DUGAAN Permasalahan Penerimaan Peserta Didik Baru (PPDB) di Provinsi Banten terus bermunculan. Setelah sebelumnya prestasi para calon siswa dilecehkan dengan tidak diterimanya para atlet berprestasi dalam jalur prestasi PPDB. Saat ini muncul ‘jurus’ lama yang diperbarui dengan cara ‘membeli’ gedung sekolah agar kuota dapat bertambah.
Jurus ini dilakukan oleh SMK Negeri 5 Kota Serang. Sebagai satu-satunya SMK Negeri di Kecamatan Taktakan, SMK Negeri 5 Kota Serang dipastikan tidak dapat menampung para pelajar yang ingin bersekolah di sana. Namun, dengan cara klasik, namun berani, SMK Negeri 5 Kota Serang melakukan ‘gocekan’ terkait daya tampung siswa dengan membangun ruang kelas baru (RKB) secara swakelola, yang anggarannya berasal dari masyarakat. Sayangnya, upaya pembangunan RKB secara swakelola tahun ini gagal, karena adanya laporan yang masuk ke Inspektorat Provinsi Banten.
Dari pengakuan Kepala Sekolah SMK Negeri 5 Kota Serang, Amin Jasuta, cara tersebut sebenarnya sudah pernah dilakukan oleh pihaknya, beberapa tahun yang lalu. Menurutnya, pada saat itu yang menjadi Camat Taktakan merupakan Farach Richi, yang saat ini merupakan Kepala Dinas Lingkungan Hidup (DLH) Kota Serang.
Pada saat itu, masyarakat tidak ada yang menolak. Satu kelas pun berhasil dibangun. Namun di tahun ini, cara tersebut tidak berhasil. Ia menuturkan bahwa hal tersebut lantaran terdapat masyarakat, yang ia sebut sebagai oknum, yang melaporkan pengumpulan dana swadaya masyarakat untuk membangun RKB itu ke Inspektorat Provinsi Banten.

→ Tugas Anda
Menurut teks yang dikaji, mengapa pembangunan RKB secara swakelola di SMK Negeri 5 Kota Serang tahun ini gagal?

→ Data Tersedia

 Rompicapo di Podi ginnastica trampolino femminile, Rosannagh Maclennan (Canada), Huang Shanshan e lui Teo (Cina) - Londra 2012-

→ Jawaban
Karena ada laporan yang masuk ke Inspektorat Provinsi Banten.